**Your assignment:** Without including any pictures, please copy every entry below exactly.

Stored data
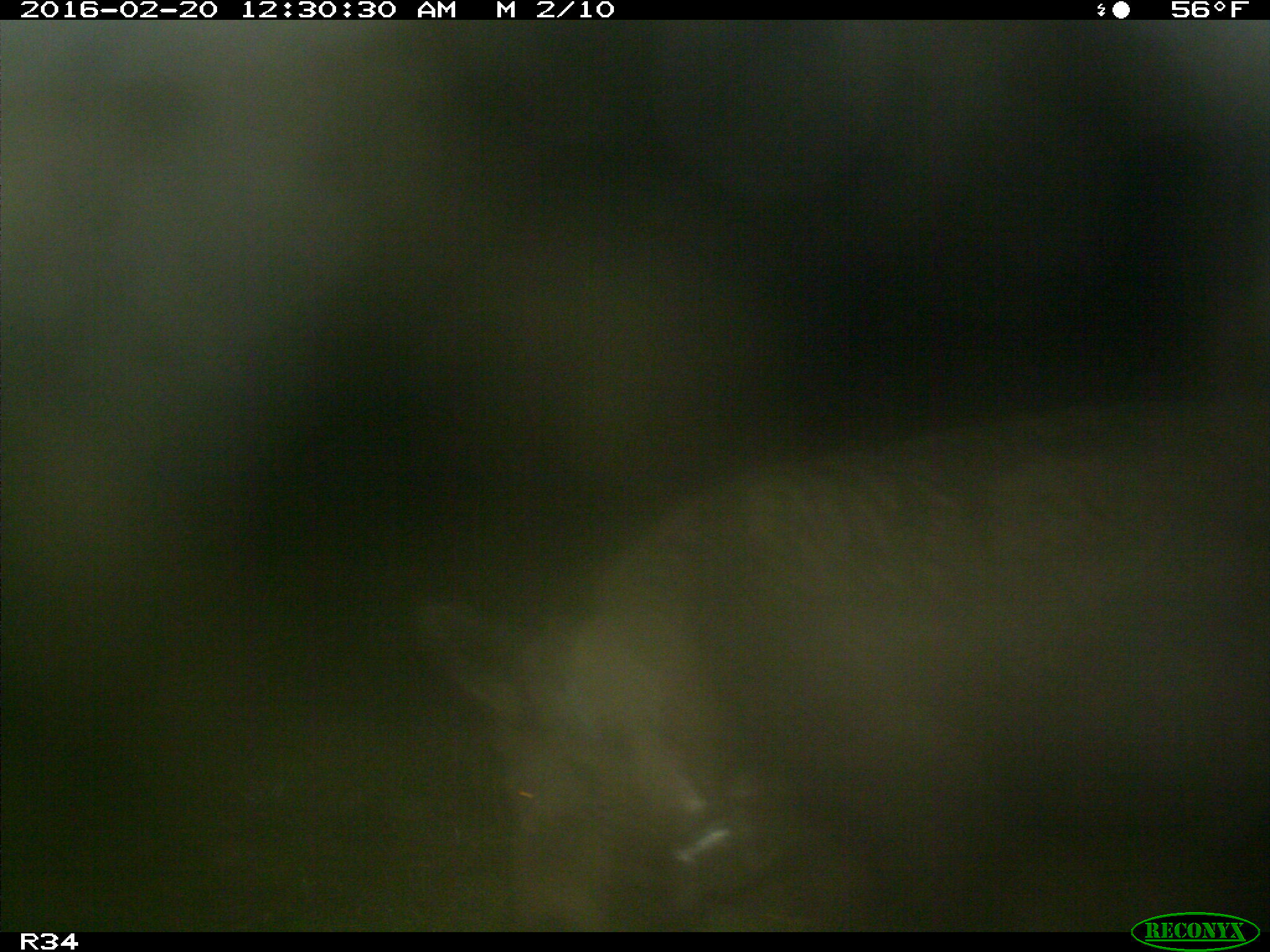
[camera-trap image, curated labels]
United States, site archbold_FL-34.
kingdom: Animalia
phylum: Chordata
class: Mammalia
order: Artiodactyla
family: Suidae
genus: Sus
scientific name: Sus scrofa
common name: wild boar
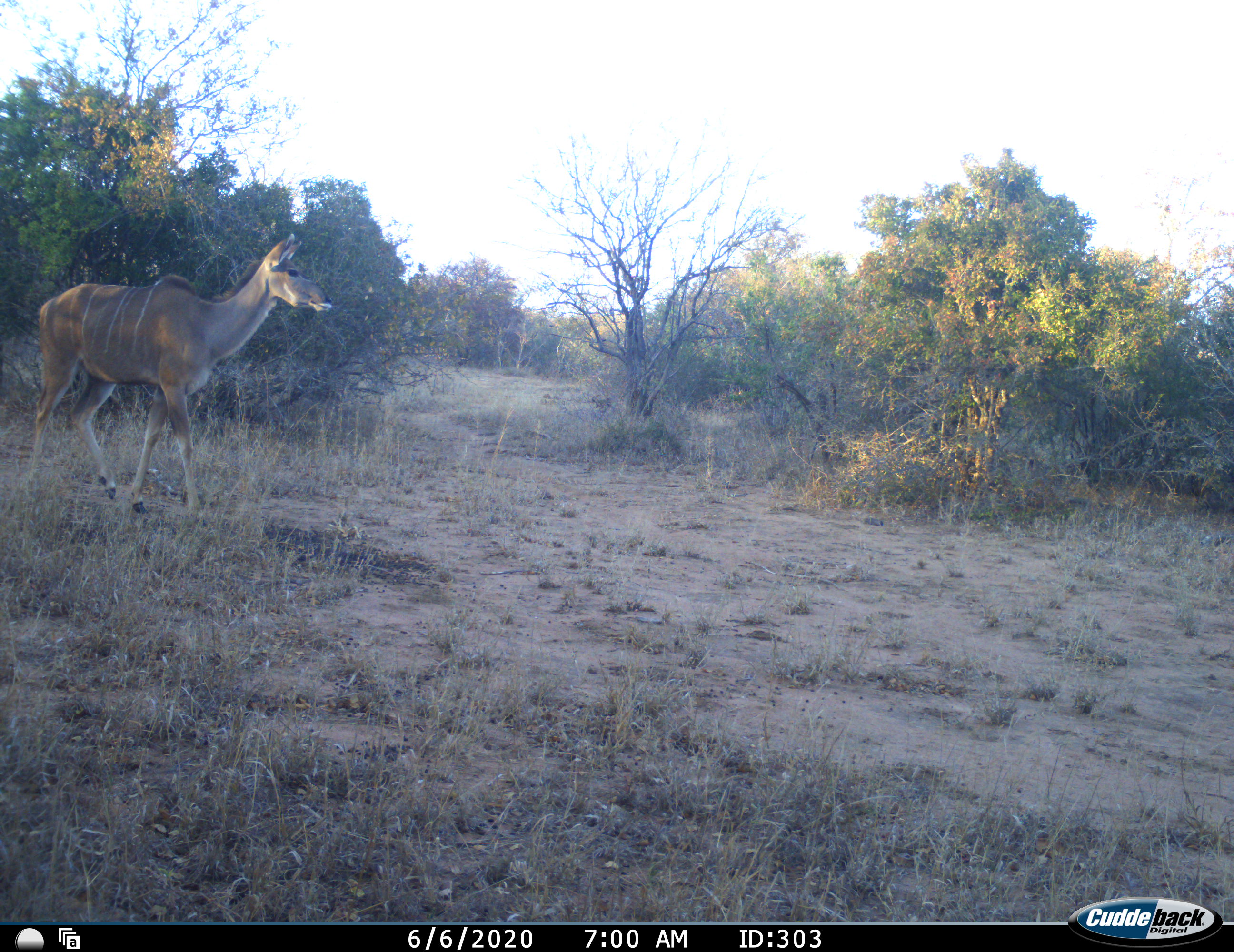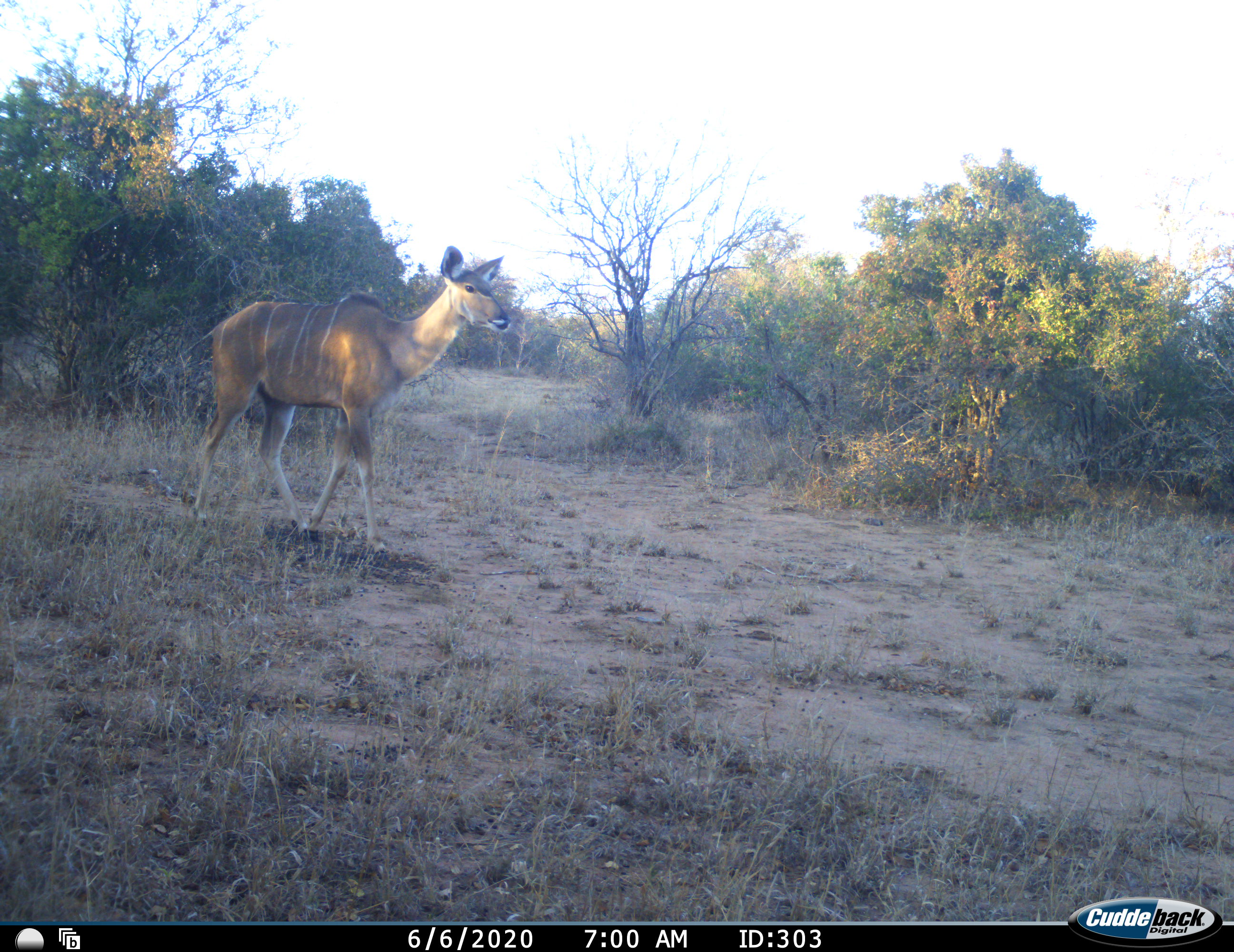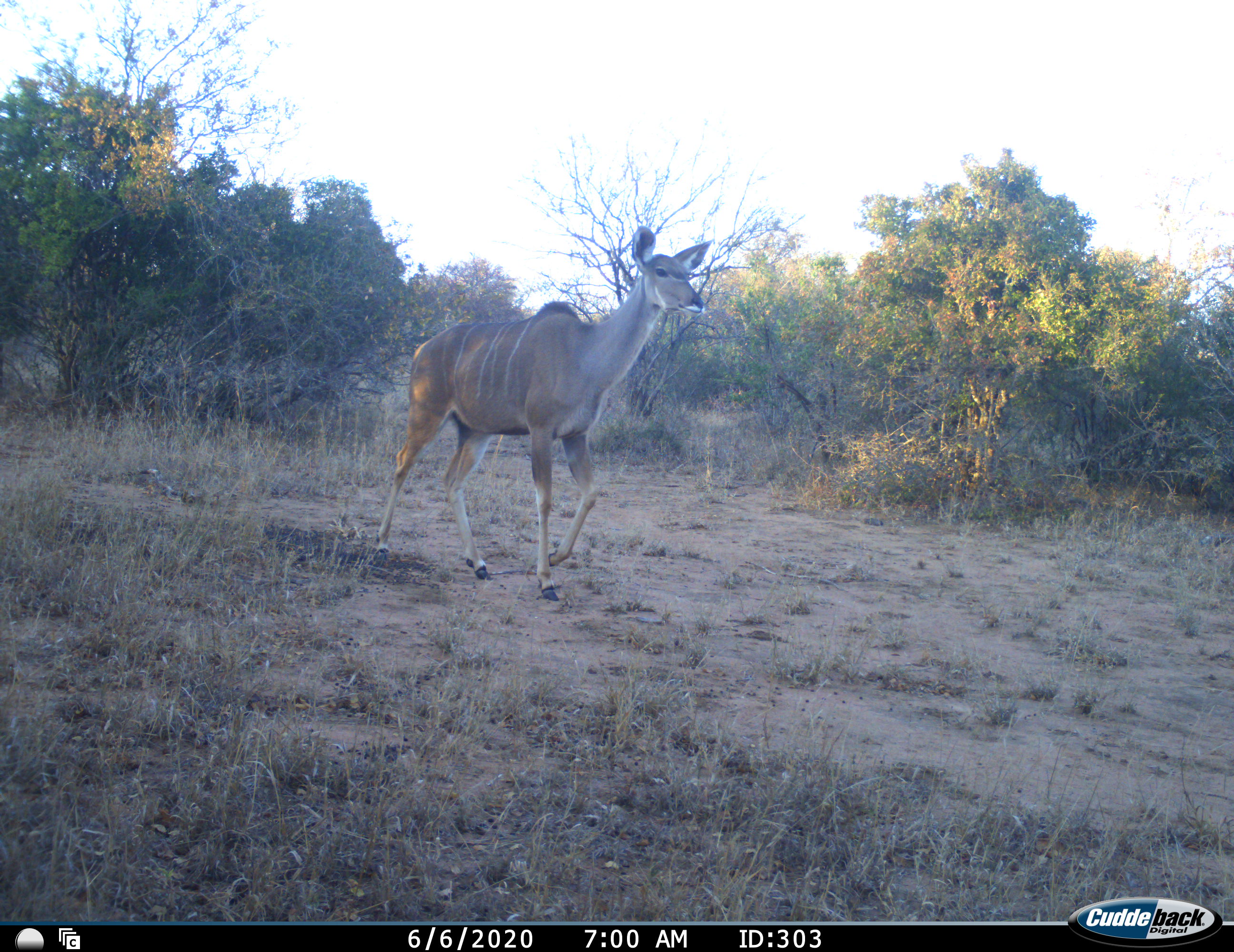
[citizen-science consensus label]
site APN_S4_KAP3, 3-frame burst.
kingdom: Animalia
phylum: Chordata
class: Mammalia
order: Artiodactyla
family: Bovidae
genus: Tragelaphus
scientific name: Tragelaphus angasii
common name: nyala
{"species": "nyala (Tragelaphus angasii)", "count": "1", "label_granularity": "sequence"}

**Expected output:**
[camera-trap image, curated labels]
United States, site archbold_FL-34.
kingdom: Animalia
phylum: Chordata
class: Mammalia
order: Artiodactyla
family: Suidae
genus: Sus
scientific name: Sus scrofa
common name: wild boar
[citizen-science consensus label]
site APN_S4_KAP3, 3-frame burst.
kingdom: Animalia
phylum: Chordata
class: Mammalia
order: Artiodactyla
family: Bovidae
genus: Tragelaphus
scientific name: Tragelaphus angasii
common name: nyala
{"species": "nyala (Tragelaphus angasii)", "count": "1", "label_granularity": "sequence"}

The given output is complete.